Can You Ice A Frozen Cake?
Decorating By potatocakes Updated 26 Apr 2013 , 10:43pm by The Cake Shoppe
I baked a 12x18 sheet cake last night for a birthday party on Saturday, wrapped it and froze it. I plan on icing and decorating probably Friday night/Saturday morning. Can I do this straight from the freezer (if I start Friday night) and it would be completely thawed by Saturday (party is at 2:00)? Or will the process of the cake thawing mess up the icing somehow? Thanks for any help!
Hi! I would advise that you wait until the cake has defrosted. The condensation might mess up your icing. That is what I have always been told! Good luck with your cake!
traci
Thanks everyone! I'll take it out before I leave for work Friday morning and plan to frost it that evening.

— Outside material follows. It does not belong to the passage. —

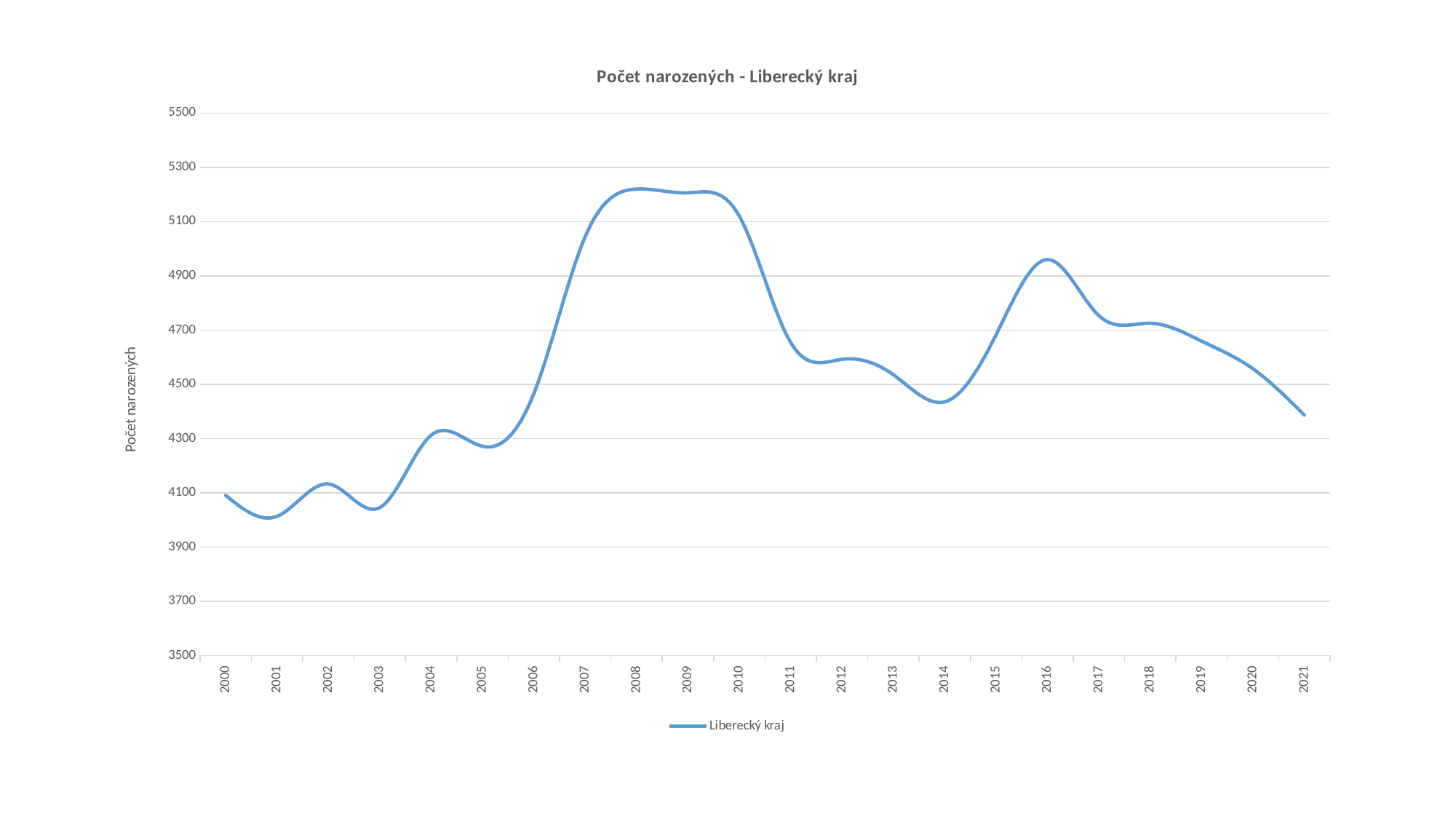
Do the values rise or fall from 2016 to 2021? fall Is the value for 2014 greater or less than 4500? less How many years are plotted along the x axis? 22 What kind of chart is shown on the slide? line chart Which year has the larger value, 2000 or 2021? 2021 Is the value for 2001 greater or less than 4100? less How many series does the legend list? 1 What is the title of the chart? Počet narozených - Liberecký kraj Which year has the larger value, 2008 or 2016? 2008 Is the value for 2008 greater or less than 5100? greater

I know some people who swear that icing a cake frozen will cause blow-outs... I always ice my cakes after they have thawed and I have never had a problem with blow outs. It might depend on the weather in your area.
One more question.....I forgot to put a simple syrup on the cake before I froze it. Can I do that after it's defrosted? Or do you think it will be fine without it? I used Pillsbury Dark Chocolate cake mix. Also, what recipe should I use for simple syrup? Thanks!
potatocakes, if you used a box mix, you won't need a simple syrup. Scratch cakes are generally dryer than miixes and you need a simple syrup for them. Also, freezing adds a little moisture. One tip for you is to defrost the cakes with the wrappers still on. This way the condensation builds on the wrapper and not your cake.
I always do a simple syrup after it's thawed. I'd think that adding a syrup, freezing, and then thawing would alter the texture or crumb some how.
Sorry I missed this post earlier tonight. The following is what I posted on another topic about freezing cakes. It has always worked for me when I need to ice frozen.
Another tip:
If you can't wait for a frozen cake to thaw before you frost it. A tip i received and have used a few times. Board your frozen cake and poke your flower nail into the cake many times through out the cake. Than you can decorate while it is frozen.
Now the reasoning I got for this is as follows: If you ice a frozen cake with buttercream, the icing will get very cold-almost freezing. Then as the cake thaws out so does the frosting. When things freeze the shrink, when thaw out they expand. Well the cake will expand but there is not enough icing there to expand with it and then the icing can crack-very common. However poking a lot of small holes in the cake gives it room to expand without moving the buttercream with it, this creates less of a chance of cracking.
However still good practice to just wait 20-30 mins for your cake to thaw-in my opinion.
I hope this helped and didn't confuse anyone. It is a little hard for me to explain, although it makes a little bit of sense to me.
Leily
Thanks everyone for all your suggestions! Wouldn't you know it -- I'm halfway to work this morning and all of a sudden I remember that I didn't set the cake out to thaw! So I was happy to see leily's response as I was so worried about the cake messing up if I ice it frozen. I'll set it out as soon as I get home, and hopefully by the time I get the icing made up and another cake mixed and in the oven (for my sister's birthday tomorrow), then the cake will be thawed enough to ice without any damage. Thanks again! I love the helpful advice I always get here at CC!
hello i am baking a cake tommrow and freze it for about 5 hours them taking it out and filling and icing it would i be able to place my fondant letters and boarder on the cake while frozen also if i was to fill and ice the cake while froxen and i decided to cover it all in foundant could i while its frozen?
Ahello i am baking a cake tommrow and freze it for about 5 hours them taking it out and filling and icing it would i be able to place my fondant letters and boarder on the cake while frozen also if i was to fill and ice the cake while froxen and i decided to cover it all in foundant could i while its frozen?
I always crumb-coat my cakes while they are frozen. Especially bigger cakes, because handling them if they aren't solid can be suuuuuuch a disaster! ;-). Then, pop them in the fridge to finish thawing. I will put the finish on (final coat and smoothing) after they have completely thawed.
And honestly, in time crunches, I have worked with everthing frozen. As long as it mostly un-thaws in the fridge (as opposed to room-temp), I don't get cracks.